• [Required work]
Give back all the data below exactly as it is shown.

• [Input data]
--------

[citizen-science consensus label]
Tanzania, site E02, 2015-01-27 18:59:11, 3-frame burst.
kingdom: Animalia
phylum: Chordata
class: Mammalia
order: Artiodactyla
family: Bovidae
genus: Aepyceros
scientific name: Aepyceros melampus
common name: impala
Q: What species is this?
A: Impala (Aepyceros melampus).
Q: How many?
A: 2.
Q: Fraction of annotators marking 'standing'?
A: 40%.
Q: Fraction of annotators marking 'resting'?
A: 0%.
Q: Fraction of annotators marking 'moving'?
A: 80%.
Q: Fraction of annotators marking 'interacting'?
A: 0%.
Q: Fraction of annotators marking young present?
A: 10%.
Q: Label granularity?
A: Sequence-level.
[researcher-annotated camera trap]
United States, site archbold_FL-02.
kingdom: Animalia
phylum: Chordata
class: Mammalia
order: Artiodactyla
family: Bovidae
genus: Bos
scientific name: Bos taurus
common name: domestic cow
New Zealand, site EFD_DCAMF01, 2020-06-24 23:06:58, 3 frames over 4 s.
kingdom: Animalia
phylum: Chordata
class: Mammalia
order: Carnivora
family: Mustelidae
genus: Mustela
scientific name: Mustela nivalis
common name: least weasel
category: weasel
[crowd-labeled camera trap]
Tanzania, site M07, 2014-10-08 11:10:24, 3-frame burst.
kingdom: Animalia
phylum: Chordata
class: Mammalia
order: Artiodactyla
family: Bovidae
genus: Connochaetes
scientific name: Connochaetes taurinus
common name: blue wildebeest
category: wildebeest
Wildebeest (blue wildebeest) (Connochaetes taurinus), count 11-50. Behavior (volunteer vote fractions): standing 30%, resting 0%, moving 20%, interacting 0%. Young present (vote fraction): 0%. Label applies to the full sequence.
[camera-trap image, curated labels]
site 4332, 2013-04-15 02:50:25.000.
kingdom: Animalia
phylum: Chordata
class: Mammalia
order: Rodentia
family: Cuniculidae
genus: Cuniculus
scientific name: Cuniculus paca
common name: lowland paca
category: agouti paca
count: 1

--------

• [Your response]
[citizen-science consensus label]
Tanzania, site E02, 2015-01-27 18:59:11, 3-frame burst.
kingdom: Animalia
phylum: Chordata
class: Mammalia
order: Artiodactyla
family: Bovidae
genus: Aepyceros
scientific name: Aepyceros melampus
common name: impala
Q: What species is this?
A: Impala (Aepyceros melampus).
Q: How many?
A: 2.
Q: Fraction of annotators marking 'standing'?
A: 40%.
Q: Fraction of annotators marking 'resting'?
A: 0%.
Q: Fraction of annotators marking 'moving'?
A: 80%.
Q: Fraction of annotators marking 'interacting'?
A: 0%.
Q: Fraction of annotators marking young present?
A: 10%.
Q: Label granularity?
A: Sequence-level.
[researcher-annotated camera trap]
United States, site archbold_FL-02.
kingdom: Animalia
phylum: Chordata
class: Mammalia
order: Artiodactyla
family: Bovidae
genus: Bos
scientific name: Bos taurus
common name: domestic cow
New Zealand, site EFD_DCAMF01, 2020-06-24 23:06:58, 3 frames over 4 s.
kingdom: Animalia
phylum: Chordata
class: Mammalia
order: Carnivora
family: Mustelidae
genus: Mustela
scientific name: Mustela nivalis
common name: least weasel
category: weasel
[crowd-labeled camera trap]
Tanzania, site M07, 2014-10-08 11:10:24, 3-frame burst.
kingdom: Animalia
phylum: Chordata
class: Mammalia
order: Artiodactyla
family: Bovidae
genus: Connochaetes
scientific name: Connochaetes taurinus
common name: blue wildebeest
category: wildebeest
Wildebeest (blue wildebeest) (Connochaetes taurinus), count 11-50. Behavior (volunteer vote fractions): standing 30%, resting 0%, moving 20%, interacting 0%. Young present (vote fraction): 0%. Label applies to the full sequence.
[camera-trap image, curated labels]
site 4332, 2013-04-15 02:50:25.000.
kingdom: Animalia
phylum: Chordata
class: Mammalia
order: Rodentia
family: Cuniculidae
genus: Cuniculus
scientific name: Cuniculus paca
common name: lowland paca
category: agouti paca
count: 1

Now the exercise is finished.